- What you need to do
Please list every line in the items below that contains the string "rule", treating uppercase and lowercase letters as different.

Dataset records
--- START ---

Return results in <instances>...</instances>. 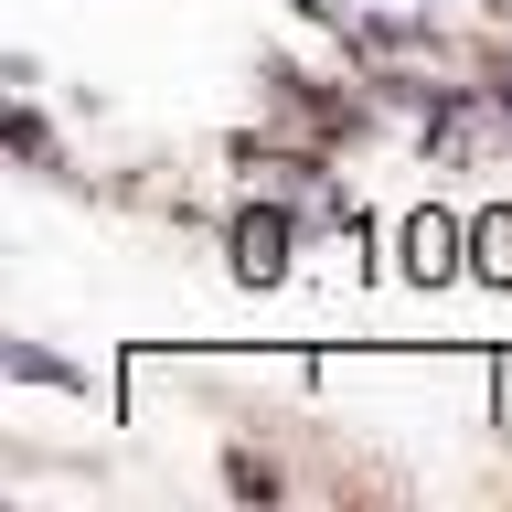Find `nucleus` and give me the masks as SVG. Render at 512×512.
<instances>
[{
    "label": "nucleus",
    "mask_w": 512,
    "mask_h": 512,
    "mask_svg": "<svg viewBox=\"0 0 512 512\" xmlns=\"http://www.w3.org/2000/svg\"><path fill=\"white\" fill-rule=\"evenodd\" d=\"M224 246H235V278L267 288V278H288V256H299V214H278V203H267V214H235Z\"/></svg>",
    "instance_id": "f257e3e1"
},
{
    "label": "nucleus",
    "mask_w": 512,
    "mask_h": 512,
    "mask_svg": "<svg viewBox=\"0 0 512 512\" xmlns=\"http://www.w3.org/2000/svg\"><path fill=\"white\" fill-rule=\"evenodd\" d=\"M11 150H22L32 171H54V139H43V118H11Z\"/></svg>",
    "instance_id": "39448f33"
},
{
    "label": "nucleus",
    "mask_w": 512,
    "mask_h": 512,
    "mask_svg": "<svg viewBox=\"0 0 512 512\" xmlns=\"http://www.w3.org/2000/svg\"><path fill=\"white\" fill-rule=\"evenodd\" d=\"M470 267H480V278H512V214H480L470 224Z\"/></svg>",
    "instance_id": "7ed1b4c3"
},
{
    "label": "nucleus",
    "mask_w": 512,
    "mask_h": 512,
    "mask_svg": "<svg viewBox=\"0 0 512 512\" xmlns=\"http://www.w3.org/2000/svg\"><path fill=\"white\" fill-rule=\"evenodd\" d=\"M459 256H470V224L459 214H416L406 224V278H459Z\"/></svg>",
    "instance_id": "f03ea898"
},
{
    "label": "nucleus",
    "mask_w": 512,
    "mask_h": 512,
    "mask_svg": "<svg viewBox=\"0 0 512 512\" xmlns=\"http://www.w3.org/2000/svg\"><path fill=\"white\" fill-rule=\"evenodd\" d=\"M11 374H22V384H75V374L54 363V352H43V342H11Z\"/></svg>",
    "instance_id": "20e7f679"
}]
</instances>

--- END ---

- Written answer
    "mask_svg": "<svg viewBox=\"0 0 512 512\" xmlns=\"http://www.w3.org/2000/svg\"><path fill=\"white\" fill-rule=\"evenodd\" d=\"M224 246H235V278L267 288V278H288V256H299V214H278V203H267V214H235Z\"/></svg>",
    "mask_svg": "<svg viewBox=\"0 0 512 512\" xmlns=\"http://www.w3.org/2000/svg\"><path fill=\"white\" fill-rule=\"evenodd\" d=\"M11 150H22L32 171H54V139H43V118H11Z\"/></svg>",
    "mask_svg": "<svg viewBox=\"0 0 512 512\" xmlns=\"http://www.w3.org/2000/svg\"><path fill=\"white\" fill-rule=\"evenodd\" d=\"M470 267H480V278H512V214H480L470 224Z\"/></svg>",
    "mask_svg": "<svg viewBox=\"0 0 512 512\" xmlns=\"http://www.w3.org/2000/svg\"><path fill=\"white\" fill-rule=\"evenodd\" d=\"M459 256H470V224L459 214H416L406 224V278H459Z\"/></svg>",
    "mask_svg": "<svg viewBox=\"0 0 512 512\" xmlns=\"http://www.w3.org/2000/svg\"><path fill=\"white\" fill-rule=\"evenodd\" d=\"M11 374H22V384H75V374L54 363V352H43V342H11Z\"/></svg>",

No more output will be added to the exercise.